Why does constructor ORDER matter in VB.Net? I am building a .Net type library which is meant to wrap an underlying COM library completely so that the consumers of the API can pretend to use a nice .Net library with .Net collections and whatnot instead of a COM library.
Currently most of my classes are just 1 to 1 wrappers built using Reflection and CodeDOM. These classes have an internal constructor which takes the underlying COM type as a parameter. The CodeDOM builds this as the first constructor to the class. Using these classes from C# proves to be no problem. All I need is a reference to the .Net library and all works good.

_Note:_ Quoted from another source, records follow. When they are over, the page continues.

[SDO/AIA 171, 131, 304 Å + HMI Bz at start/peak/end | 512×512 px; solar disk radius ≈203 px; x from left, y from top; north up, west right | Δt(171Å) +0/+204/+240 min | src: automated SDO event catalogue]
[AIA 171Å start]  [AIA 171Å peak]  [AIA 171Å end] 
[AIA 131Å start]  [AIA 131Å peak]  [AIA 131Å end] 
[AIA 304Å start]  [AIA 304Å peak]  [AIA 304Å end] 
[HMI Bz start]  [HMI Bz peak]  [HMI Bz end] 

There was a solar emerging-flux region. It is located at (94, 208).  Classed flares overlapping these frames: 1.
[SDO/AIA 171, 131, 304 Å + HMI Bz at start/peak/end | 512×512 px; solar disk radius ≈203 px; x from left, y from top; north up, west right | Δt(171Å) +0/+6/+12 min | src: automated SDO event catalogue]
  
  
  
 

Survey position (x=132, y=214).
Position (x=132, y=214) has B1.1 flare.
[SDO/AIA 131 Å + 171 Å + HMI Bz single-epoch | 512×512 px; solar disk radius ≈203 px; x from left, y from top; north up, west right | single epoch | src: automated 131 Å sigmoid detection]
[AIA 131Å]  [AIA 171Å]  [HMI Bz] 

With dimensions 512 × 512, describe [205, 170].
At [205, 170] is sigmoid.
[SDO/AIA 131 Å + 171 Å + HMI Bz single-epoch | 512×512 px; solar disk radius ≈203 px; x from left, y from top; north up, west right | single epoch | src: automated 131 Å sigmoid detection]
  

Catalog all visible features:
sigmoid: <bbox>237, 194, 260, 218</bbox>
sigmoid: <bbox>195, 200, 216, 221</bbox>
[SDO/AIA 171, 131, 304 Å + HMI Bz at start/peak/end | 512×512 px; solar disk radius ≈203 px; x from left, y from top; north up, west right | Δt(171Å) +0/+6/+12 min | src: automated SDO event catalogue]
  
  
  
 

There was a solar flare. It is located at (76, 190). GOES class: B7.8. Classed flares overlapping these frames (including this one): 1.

The problems appear when I try using these classes from a VB.Net project. If the first constructor has a COM type as an argument, the VB.Net project requires the COM interop assembly as a reference. If the first constructor has no arguments or has only managed types all works good. My class library is written in C#.
The following works:
public class ObjectID
{
public ObjectID(int type, int id)
{
this.Type = type;
this.ID = id;
}
internal ObjectID(COMLib.ObjectID id) : this(id.Type, id.ID) { }
public int ID { get; set; }
public int Type { get; set; }
internal COMLib.ObjectID ToCOM()
{
COMLib.ObjectID id = new COMLib.ObjectID();
id.ID = this.ID;
id.Type = this.Type;
return id;
}
}
The following requires a reference to the COMLib.Interop assembly:
public class ObjectID
{
internal ObjectID(COMLib.ObjectID id) : this(id.Type, id.ID) { }
public ObjectID(int type, int id)
{
this.Type = type;
this.ID = id;
}
public int ID { get; set; }
public int Type { get; set; }
internal COMLib.ObjectID ToCOM()
{
COMLib.ObjectID id = new COMLib.ObjectID();
id.ID = this.ID;
id.Type = this.Type;
return id;
}
}
Now I can solve this by creating a dummy private constructor to these classes as the first constructor but I'm more curious about what causes this? Why does the order of the constructor declarations matter in VB.Net?
Update
This sounded so insane that I started doubting it myself. Managed to replicate it with 3 projects.
C# Class library: Wrapped
namespace Wrapped
{
public class Class1
{
}
}
C# Class library: Wrapper
namespace Wrapper
{
public class Class1
{
internal Class1(Wrapped.Class1 c) { }
public Class1() { }
}
}
VB.Net Console app: Referer
Module Module1
Sub Main()
Dim w As New Wrapper.Class1
End Sub
End Module
Wrapper refers to Wrapped Referer refers to Wrapper Referer does NOT refer to Wrapped
Dim w As New Wrapper.Class1
Produces an error
Reference required to assembly 'Wrapped, Version=1.0.0.0,
Culture=neutral,
PublicKeyToken=null'
containing the type 'Wrapped.Class1'.
Add one to your project.
Swapping the order of constructors takes care of the error.
https://connect.microsoft.com/VisualStudio/feedback/ViewFeedback.aspx?FeedbackID=442224
Update after playing around some more
Causes error: No error:
Vb-ReferTest Vb-RefererTest
| | Fixes error in Vb-
V V RefererTest even
Cs-Wrapper Cs-Wrapper Vb-Wrapper <- if the Vb-Wrapper
| \ / and the RefererTest
V V V have no direct
Cs-WrappedLibrary Cs-WrappedLibrary relationship
If correct (I can't easily verify), that is fasinating. The order shouldn't matter, AFAIK. If you are sure about it, then perhaps log as a bug on connect (with sample code).
Confirmed as a bug. Too difficult to fix for it to be worth it too, so I guess we'll just live with it. Fortunately it seems to require cross language projects with uncommon class setups to crop up.